The safety and scientific validity of this study is the responsibility of the study sponsor and investigators. Listing a study does not mean it has been evaluated by the U.S. Federal Government. Read our disclaimer for details.
 
ClinicalTrials.gov Identifier: NCT00376428
Recruitment Status : Terminated
First Posted : September 14, 2006
Last Update Posted : February 25, 2015
Sponsor:
Information provided by:
Assistance Publique - Hôpitaux de Paris

Tracking Information
First Submitted Date  ICMJE September 13, 2006
First Posted Date  ICMJE September 14, 2006
Last Update Posted Date February 25, 2015
Study Start Date  ICMJE January 2003
Primary Completion Date Not Provided
Current Primary Outcome Measures  ICMJE
 (submitted: September 13, 2006)
CFTR-dependant chlorate secretion
Original Primary Outcome Measures  ICMJE Same as current
Change History
Current Secondary Outcome Measures  ICMJE
 (submitted: September 13, 2006)
  • CFTR expression in nasal cells
  • Clinical beneficial effects
Original Secondary Outcome Measures  ICMJE Same as current
Current Other Pre-specified Outcome Measures Not Provided
Original Other Pre-specified Outcome Measures Not Provided
 
Descriptive Information
Brief Title  ICMJE Interest of Gentamicin-induced Readthrough in Cystic Fibrosis Patients
Official Title  ICMJE Application of Functional Electrophysiological Tests to Evaluate Pharmacological Treatments in Patients With Cystic Fibrosis
Brief Summary Suppression of stop mutations in the CFTR gene with parenteral gentamicin can be predicted in vitro and is associated with clinical benefit and significant modification of the CFTR-mediated chloride transport in nasal and sweat gland epithelium.
Detailed Description

Background: This study was conducted to determine whether intravenous gentamicin can suppress stop codons in cystic fibrosis (CF) patients and, if so, whether it has any clinical benefits.
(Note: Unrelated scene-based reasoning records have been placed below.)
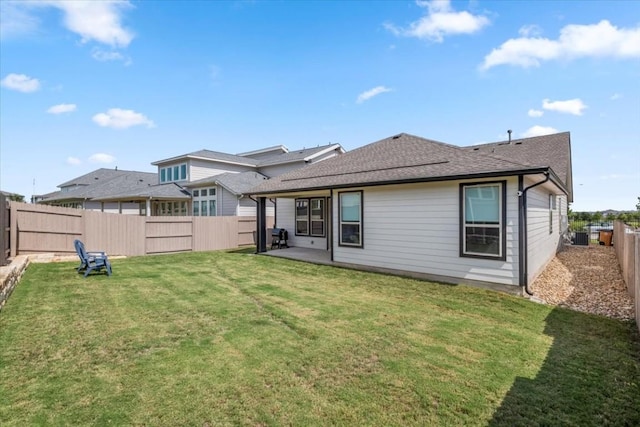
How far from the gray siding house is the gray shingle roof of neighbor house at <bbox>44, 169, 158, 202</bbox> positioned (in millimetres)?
19451

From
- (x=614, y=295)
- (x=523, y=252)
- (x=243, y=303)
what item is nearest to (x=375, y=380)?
(x=243, y=303)

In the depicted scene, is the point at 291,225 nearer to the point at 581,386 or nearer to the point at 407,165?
the point at 407,165

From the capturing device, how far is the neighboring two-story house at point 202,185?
2055cm

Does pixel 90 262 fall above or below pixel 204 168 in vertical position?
below

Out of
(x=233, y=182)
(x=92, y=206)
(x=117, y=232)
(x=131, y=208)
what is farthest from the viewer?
(x=92, y=206)

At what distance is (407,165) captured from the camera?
973 centimetres

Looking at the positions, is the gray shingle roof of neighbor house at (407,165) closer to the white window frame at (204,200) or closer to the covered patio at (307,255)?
the covered patio at (307,255)

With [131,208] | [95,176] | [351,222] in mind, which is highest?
[95,176]

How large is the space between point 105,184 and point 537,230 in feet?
107

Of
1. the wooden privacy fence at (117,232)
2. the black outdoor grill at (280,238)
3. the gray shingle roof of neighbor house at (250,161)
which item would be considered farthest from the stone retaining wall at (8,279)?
the gray shingle roof of neighbor house at (250,161)

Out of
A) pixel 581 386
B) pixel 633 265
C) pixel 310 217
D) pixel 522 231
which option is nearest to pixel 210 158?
pixel 310 217

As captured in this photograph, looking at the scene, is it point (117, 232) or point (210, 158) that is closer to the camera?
point (117, 232)

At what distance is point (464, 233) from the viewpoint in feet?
25.7

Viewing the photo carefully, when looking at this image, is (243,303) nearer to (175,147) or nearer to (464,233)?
(464,233)
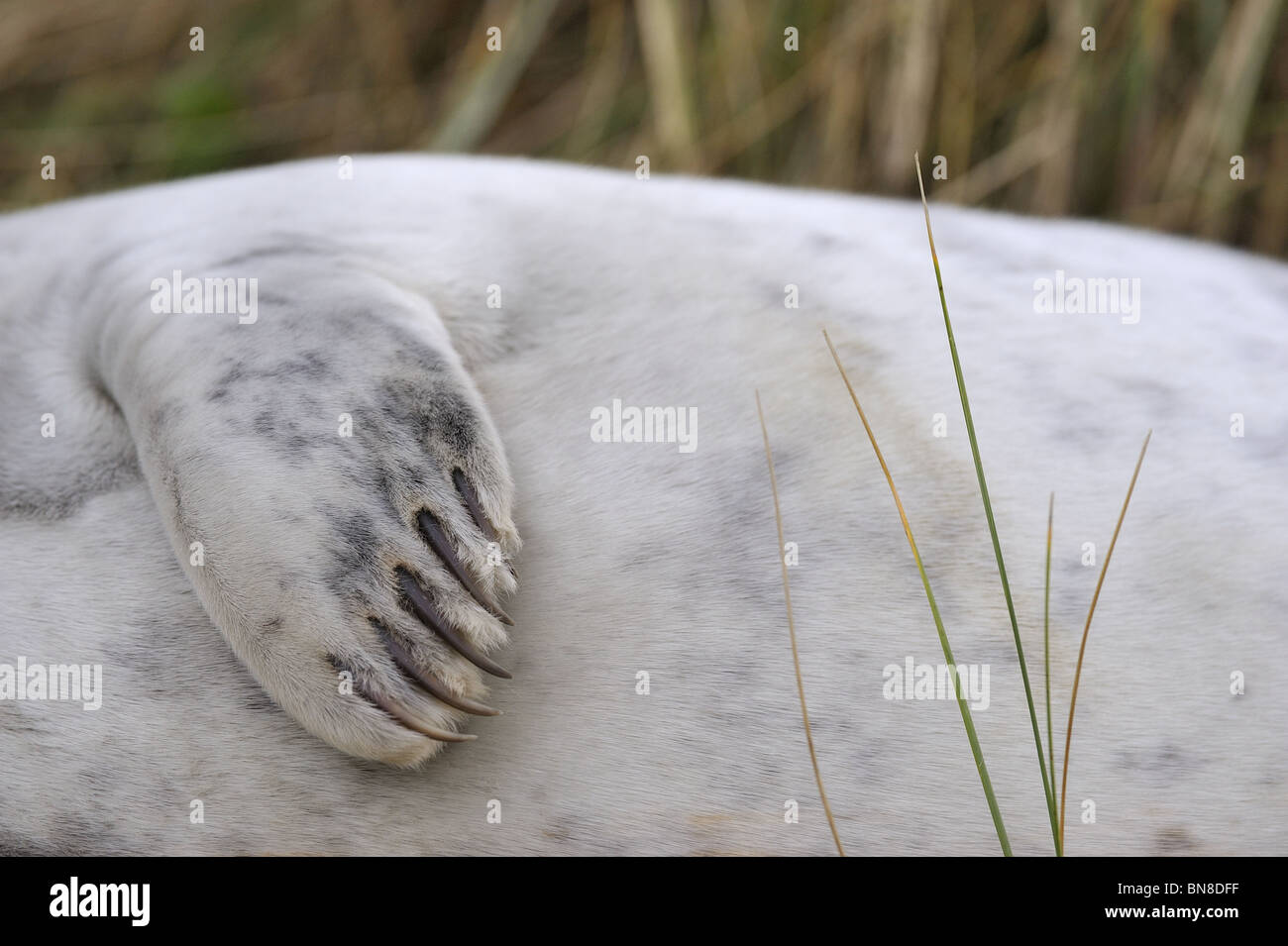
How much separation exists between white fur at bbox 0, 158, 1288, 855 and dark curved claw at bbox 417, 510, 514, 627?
0.07 ft

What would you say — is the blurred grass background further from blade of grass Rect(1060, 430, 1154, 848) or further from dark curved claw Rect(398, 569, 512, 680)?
dark curved claw Rect(398, 569, 512, 680)

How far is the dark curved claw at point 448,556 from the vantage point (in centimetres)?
133

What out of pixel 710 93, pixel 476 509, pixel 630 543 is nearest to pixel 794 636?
pixel 630 543

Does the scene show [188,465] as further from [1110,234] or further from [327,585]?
[1110,234]

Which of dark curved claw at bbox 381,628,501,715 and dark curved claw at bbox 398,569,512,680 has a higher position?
dark curved claw at bbox 398,569,512,680

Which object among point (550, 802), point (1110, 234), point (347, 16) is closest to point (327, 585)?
point (550, 802)

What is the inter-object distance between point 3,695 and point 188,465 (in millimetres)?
331

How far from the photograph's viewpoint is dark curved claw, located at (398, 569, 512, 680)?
130cm

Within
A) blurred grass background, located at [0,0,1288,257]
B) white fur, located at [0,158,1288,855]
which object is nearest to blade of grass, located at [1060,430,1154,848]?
white fur, located at [0,158,1288,855]

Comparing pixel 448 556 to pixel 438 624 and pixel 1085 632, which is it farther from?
pixel 1085 632

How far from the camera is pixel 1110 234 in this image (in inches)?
84.3

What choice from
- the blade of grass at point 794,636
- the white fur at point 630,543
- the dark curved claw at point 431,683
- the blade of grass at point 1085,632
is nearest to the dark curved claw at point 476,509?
the white fur at point 630,543

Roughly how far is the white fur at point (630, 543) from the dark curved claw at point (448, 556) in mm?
22

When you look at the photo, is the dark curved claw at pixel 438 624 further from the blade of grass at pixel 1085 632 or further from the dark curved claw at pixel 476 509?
the blade of grass at pixel 1085 632
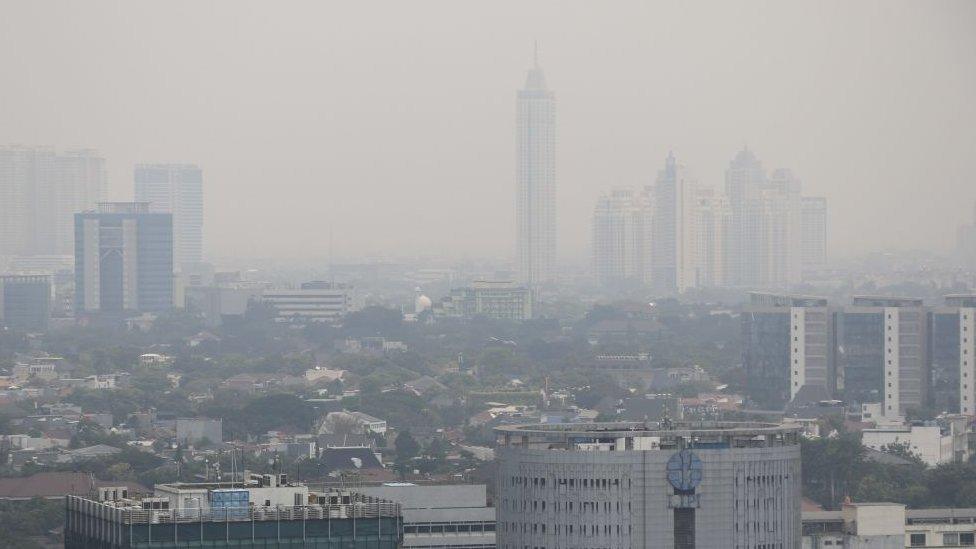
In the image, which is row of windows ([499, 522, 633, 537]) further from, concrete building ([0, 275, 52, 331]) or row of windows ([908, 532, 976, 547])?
concrete building ([0, 275, 52, 331])

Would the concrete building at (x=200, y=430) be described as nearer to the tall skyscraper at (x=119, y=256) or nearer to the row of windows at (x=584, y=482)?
the row of windows at (x=584, y=482)

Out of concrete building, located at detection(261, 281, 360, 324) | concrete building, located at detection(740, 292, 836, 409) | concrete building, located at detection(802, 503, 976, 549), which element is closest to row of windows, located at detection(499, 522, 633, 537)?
concrete building, located at detection(802, 503, 976, 549)

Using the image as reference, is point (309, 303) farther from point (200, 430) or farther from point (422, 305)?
point (200, 430)

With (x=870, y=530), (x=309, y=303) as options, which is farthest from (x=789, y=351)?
(x=309, y=303)

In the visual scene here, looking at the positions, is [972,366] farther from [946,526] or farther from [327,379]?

Methods: We first used a dual gene reporter system to determine the gentamicin-induced readthrough level of the most frequent CFTR stop mutations in the French population. We next investigated readthrough efficiency in response to 10 mg/kg once daily intravenous gentamicin perfusions in patients with stop mutations and in a control group of patients without stop mutations. Respiratory function, sweat chloride concentration, nasal potential difference (NPD) and CFTR expression in nasal epithelial cells were measured at baseline and after 15 days of treatment.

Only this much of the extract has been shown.